● **WORK INSTRUCTIONS**: Please repeat, word for word, the part of the hunting and fishing passage below that begins at "IN WINTER DESPERATION" and stops after "in my imagination.".

● **PROVIDED PASSAGE**:
╭──

There is a popular myth that males turn into wild men when we go a-hunting or fishing. The fact is there is a long-established etiquette associated with blood sports. For example, one rule of trout fishing stipulates that fishermen "do not encroach on another angler's space." Trout fishermen are encouraged to employ the "visual rule of crowding" and attempt to keep out of sight of other anglers whenever possible. Nor will an angling gentlemen monopolize a good fishing spot on the river. He will fish for a while, then move on.
IN WINTER DESPERATION some men will brave sub-zero temperatures to hunt the migrating snow goose (Chen caerulescens). Here in the Midwest snow goose season is open through April 30, though the birds' numbers have grown so exponentially a longer season has been recommended. For a mere $500 per night, one can stay in a rustic hunting lodge that includes a private room, palatable meals, a morning hunt, one round of skeet, and, most important, a full bar. For the most part, though, hunting lodges are a thing of the past. Most goose hunters will check into a nearby Motel 6 or Budget Inn, which, it must be said, lacks the charm and camaraderie of the old rustic hunting lodge -- at least as it exists in my imagination.

╰──

● **DATA EXTRACT**:
╭──

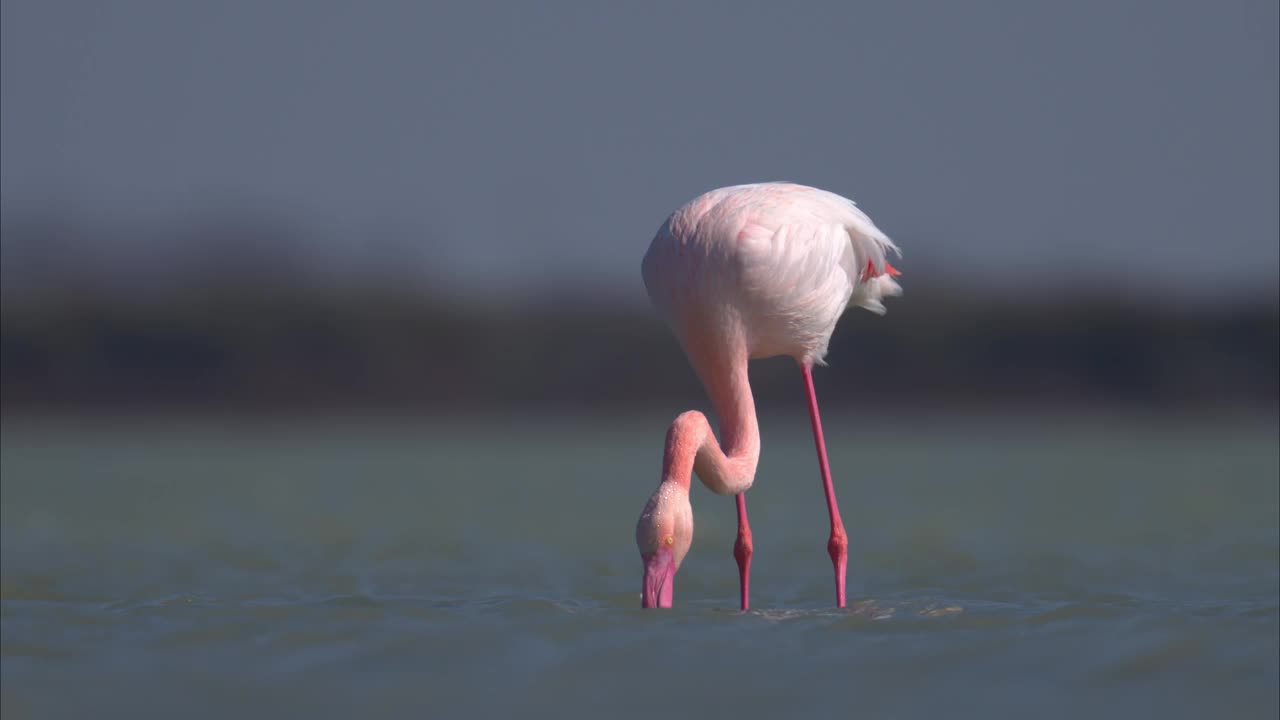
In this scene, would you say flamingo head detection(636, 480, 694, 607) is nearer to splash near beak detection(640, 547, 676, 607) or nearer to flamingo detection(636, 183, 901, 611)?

╰──

● **ANSWER FOR THE TASK**:
IN WINTER DESPERATION some men will brave sub-zero temperatures to hunt the migrating snow goose (Chen caerulescens). Here in the Midwest snow goose season is open through April 30, though the birds' numbers have grown so exponentially a longer season has been recommended. For a mere $500 per night, one can stay in a rustic hunting lodge that includes a private room, palatable meals, a morning hunt, one round of skeet, and, most important, a full bar. For the most part, though, hunting lodges are a thing of the past. Most goose hunters will check into a nearby Motel 6 or Budget Inn, which, it must be said, lacks the charm and camaraderie of the old rustic hunting lodge -- at least as it exists in my imagination.